Gander received an application from the Department of Fisheries, Forestry and Agrifoods requesting the approval of a five-year plan for commercial domestic harvesting. The plan identifies domestic and commercial operations within municipal boundaries for the next five years.

Council was in agreement.

 

Pentecostal church

The Pentecostal church’s request for the town to sell a parcel of land measuring approximately one acre, behind 110 Magee Road, has been approved.

The land will be used to construct an accessory storage building to operate a furniture redistribution service.

The church also asked the town grant the land because of the proposed use. 

It was noted by council the land was given to the town by the Newfoundland and Labrador Housng Corporation (NLHC), with the understanding the NLHC would receive half of the appraised value of the land when sold.

The town can waive its share - approximately $6,300 – but cannot waive the NLHC share.

The motion for the town to waive its portion of the proceeds from the land sale passed 4-2.

Councillors Brian Dove and Gerry Parrott voted against the motion on the basis that it’s taking money away from the taxpayers. NLHC didn’t agree to waive it’s portion and goes against current policy. 

 

Come From Away invoice

The town has received an invoice from Kiss the Cod Broadway Limited Partnership in the amount of $53,410.51 U.S.

The invoice is for certain costs associated with the Come From Away production in Gander last October. The Atlantic Canada Opportunities Agency has agreed to reimburse the town for costs incurred.

 

Water pooling

Correspondence was received from a resident on 16 Baldwin Street about ongoing water pooling at the end of their driveway. The Public Works committee recommended Public Works determine the probable cause and recommend a solution. In addition, to contact the engineering department to determine if any planned maintenance is scheduled in the area. If so, it is recommended to incorporate repairs at this time.

 

Reimbursement denied

A homeowner on 9 Memorial Drive had their request to be reimbursed for the replacement of asphalt removed during the reconstruction of the street denied.

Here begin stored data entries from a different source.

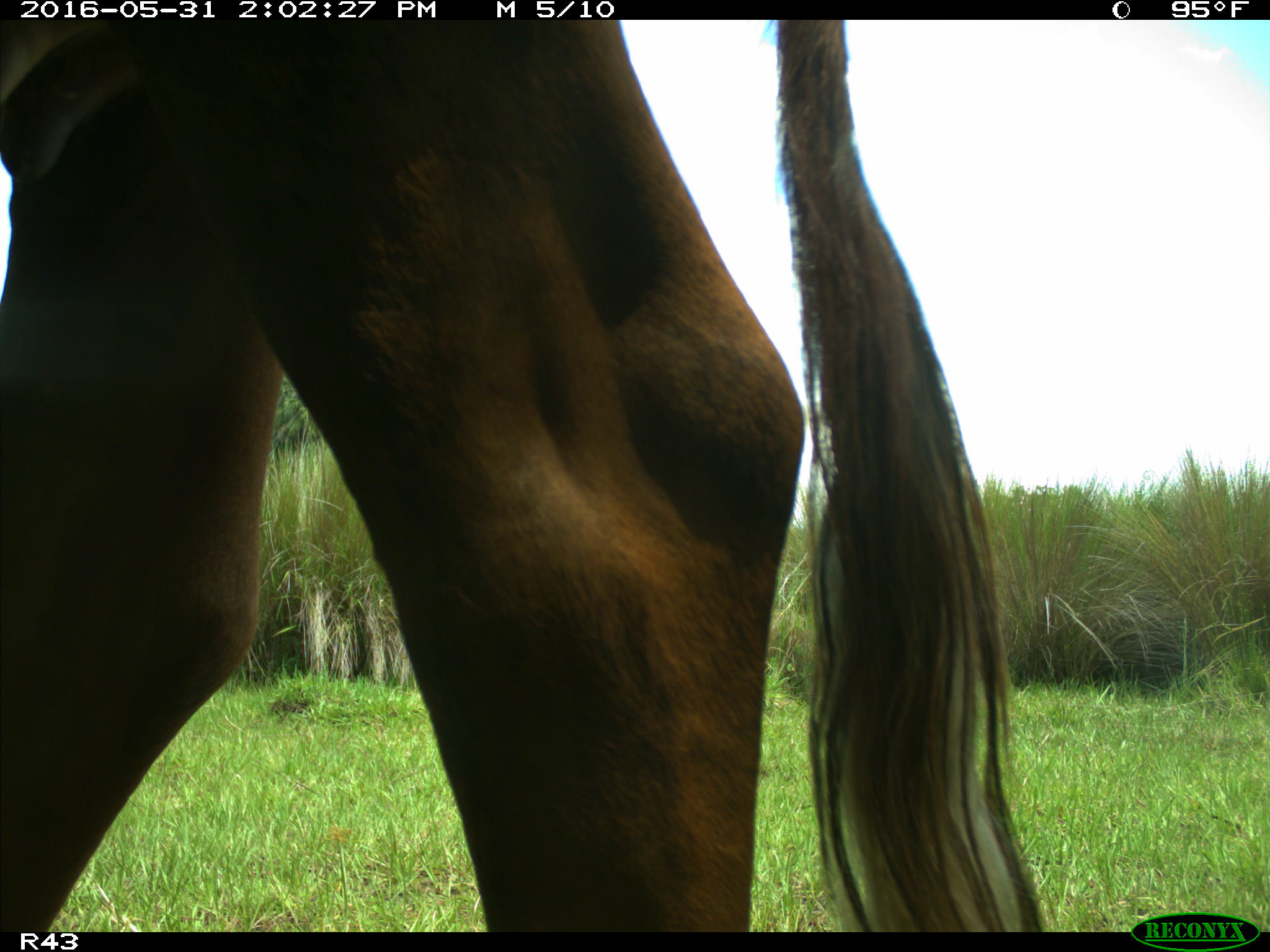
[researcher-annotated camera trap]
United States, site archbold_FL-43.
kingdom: Animalia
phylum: Chordata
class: Mammalia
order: Artiodactyla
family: Bovidae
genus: Bos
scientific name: Bos taurus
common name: domestic cow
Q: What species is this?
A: Bos taurus (domestic cow).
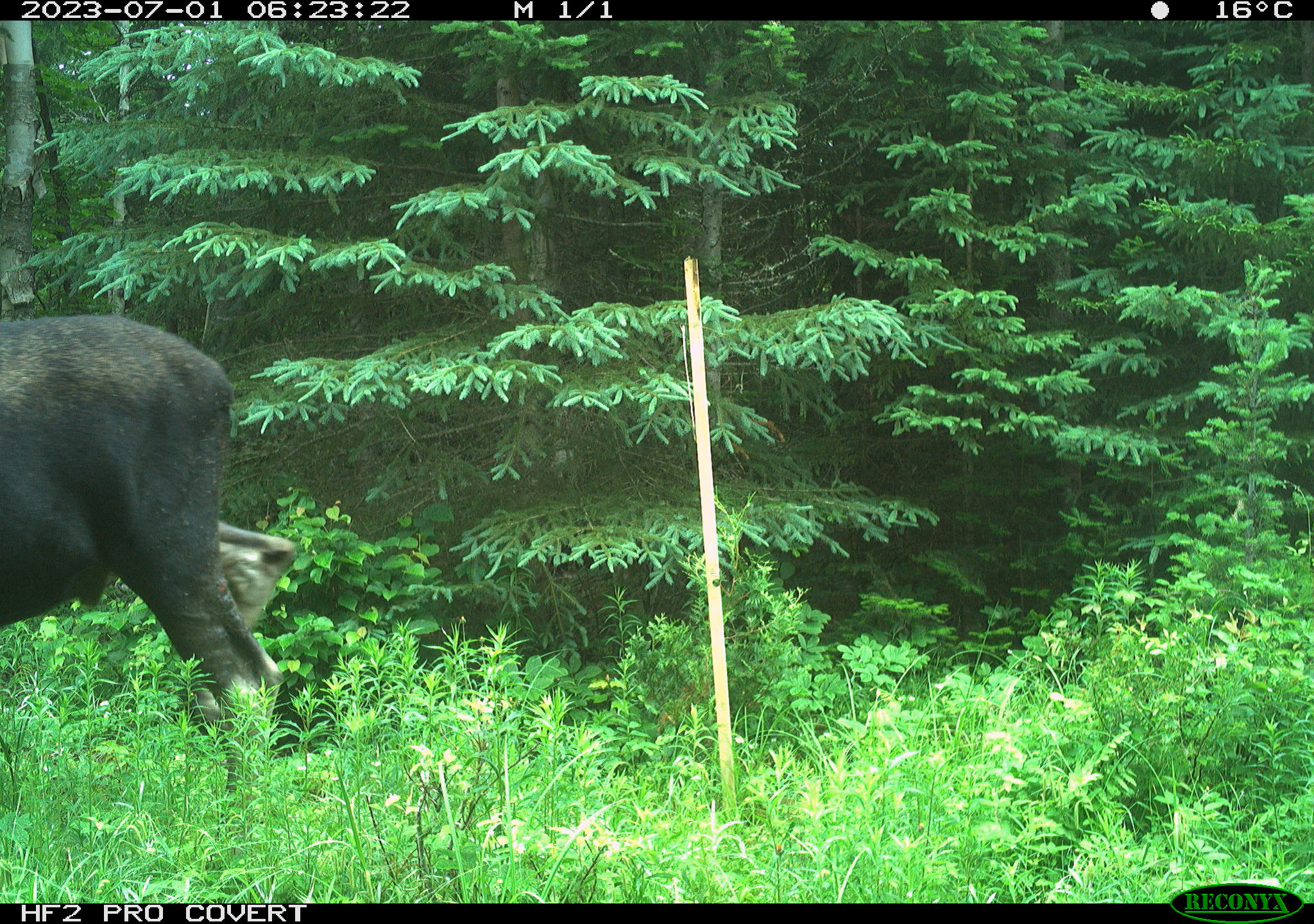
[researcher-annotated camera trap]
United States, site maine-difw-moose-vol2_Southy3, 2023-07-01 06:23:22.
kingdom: Animalia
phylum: Chordata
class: Mammalia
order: Artiodactyla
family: Cervidae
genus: Alces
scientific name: Alces alces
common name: moose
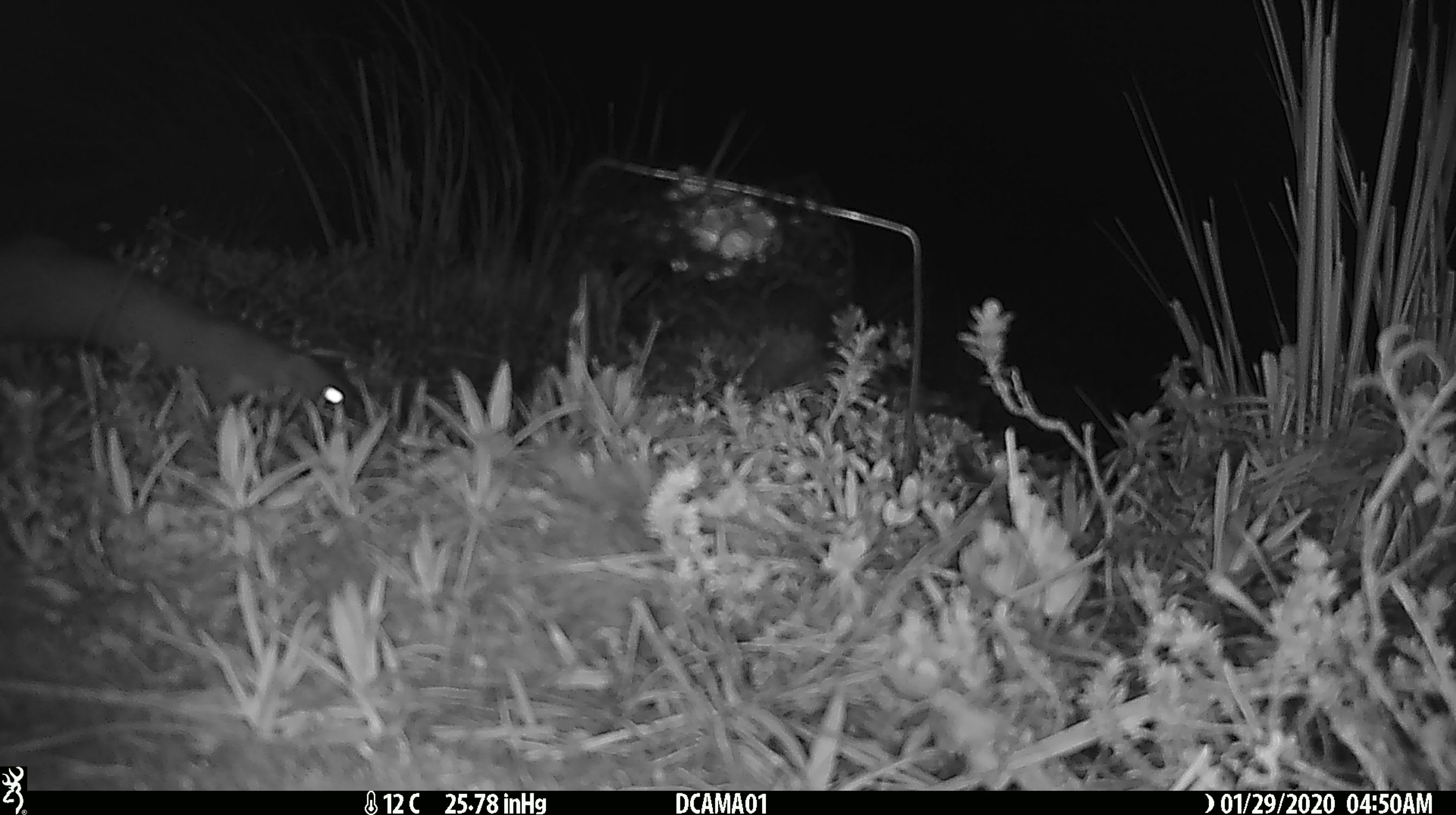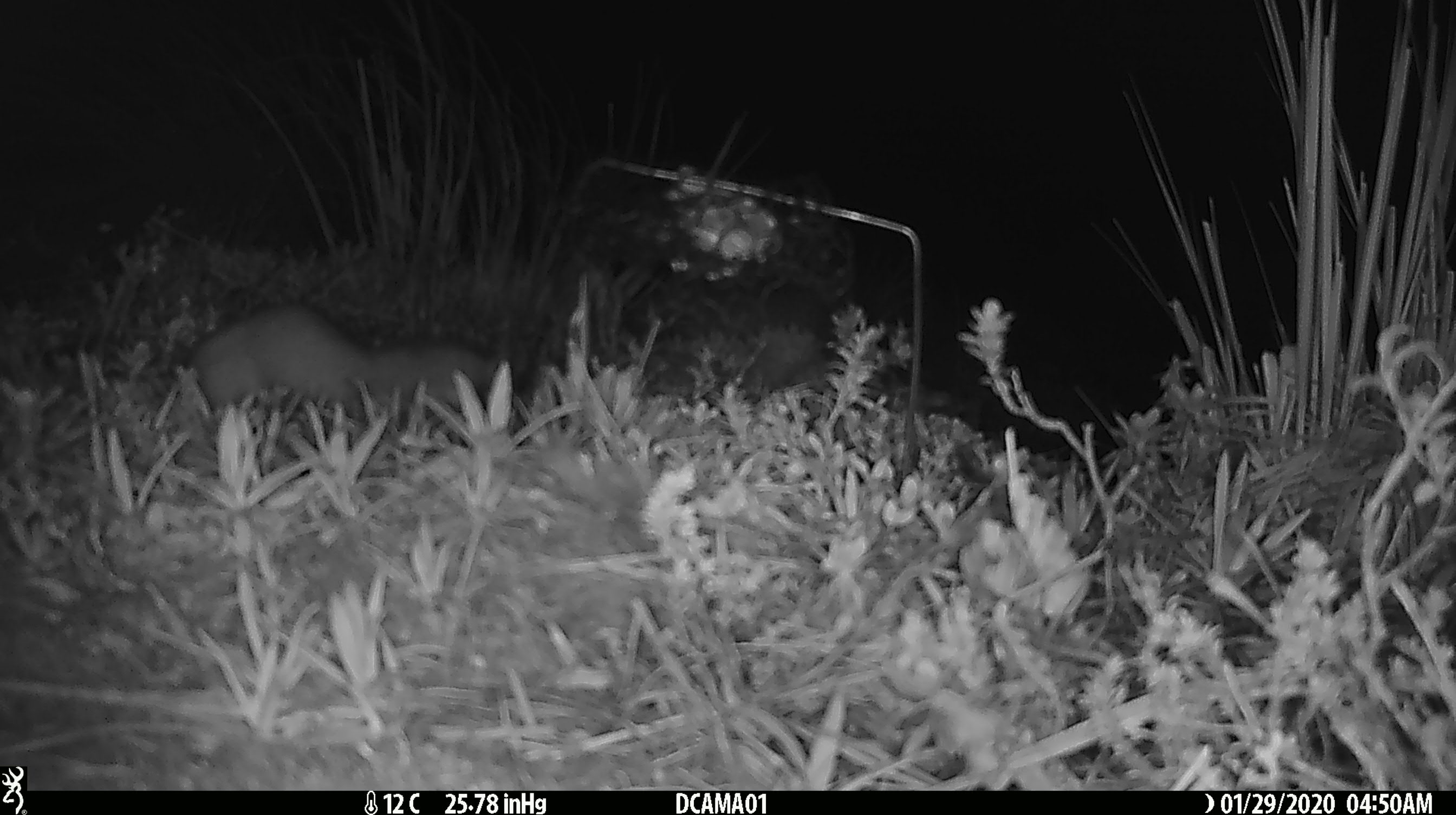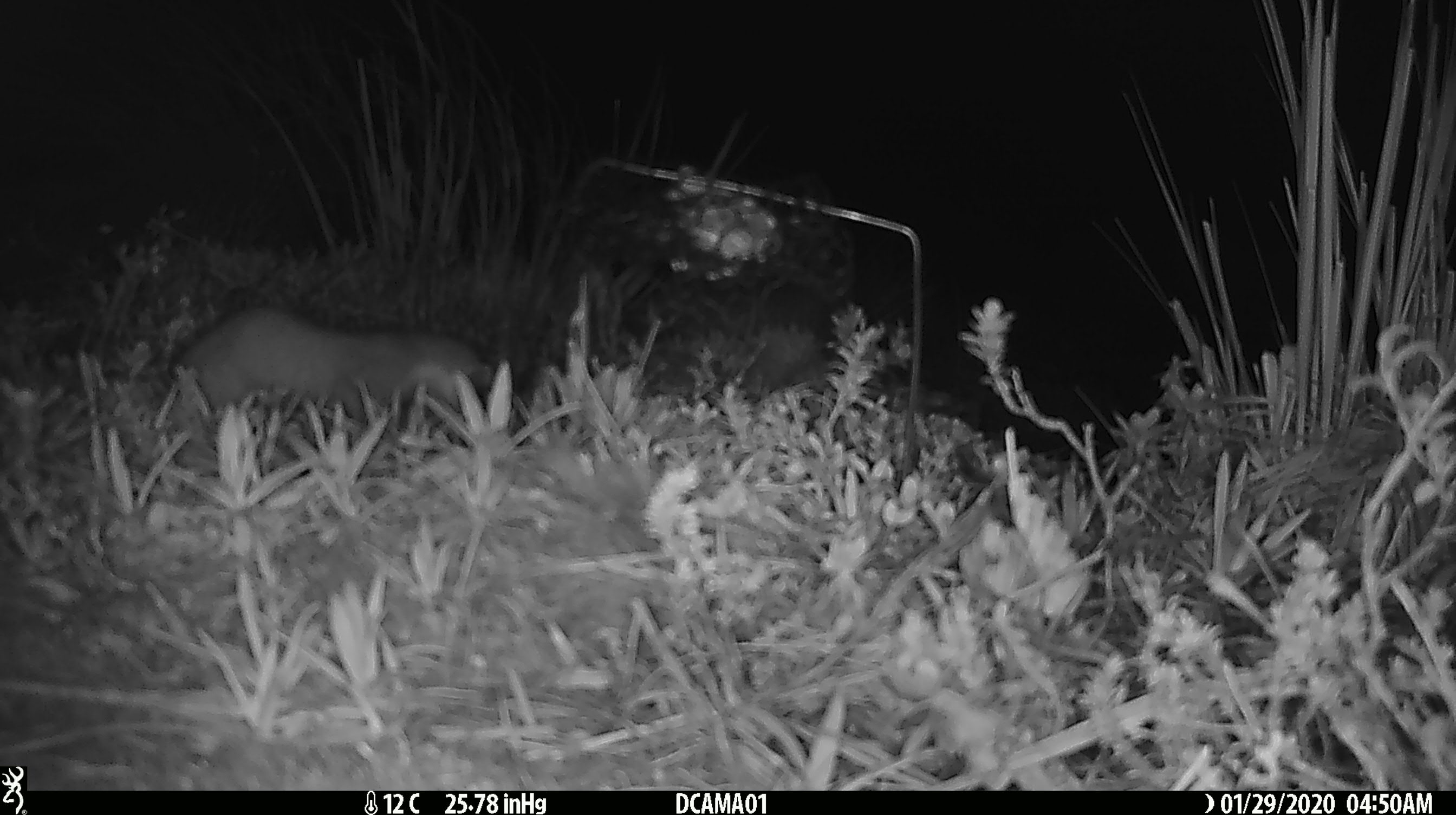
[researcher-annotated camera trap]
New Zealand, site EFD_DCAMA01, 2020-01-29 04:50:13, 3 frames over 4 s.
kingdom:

The work in question was covered under the cost shared capital works project, which the town had entered into a contract with a local construction company. 

The homeowner engaged another contractor to repave the driveway including the portion covered by the town’s contract.

Under this circumstance, the town could not avail of the cost-sharing agreement with the province, and the public works committee is not in agreement of repayment.

 

Smoke detector regulations

Fire Chief Paul Fudge brought forward changes to the Fire Detector regulations. The regulation now requires all sleeping quarters to have a smoke detector in all sleeping quarters.

 

Cleanup

The town’s annual cleanup is scheduled from May 8-19. Refuse for the special cleanup will be collected on the same day as the scheduled garbage day for each area.

 

Town Crier

After receiving a request for Gander to have a town crier, town staff was asked to look into how much such a program would cost. 

After consulting with another municipality with a town crier program in place, it was determined start up costs would be in the range of $20,000.

This would cover the cost of advertising, giveaways, town crier costume and annual stipend.

Moving forward, the annual budget to maintain a crier would cost approximately $7,000.

While the town believes in the concept of a crier, it decided against moving forward with the possibility as it’s an unbudgeted item. Furthermore, the town is currently engaged in the process of defining its role in the tourism sector and committing resources at this time would be premature.

 

Trail nomination

The trail leading to the dog park at Cobb’s Pond will now be called Laika’s Lane. The town approved the nomination to rename the trail in honour of the soviet space dog, which became the first living creature to orbit the earth in 1957.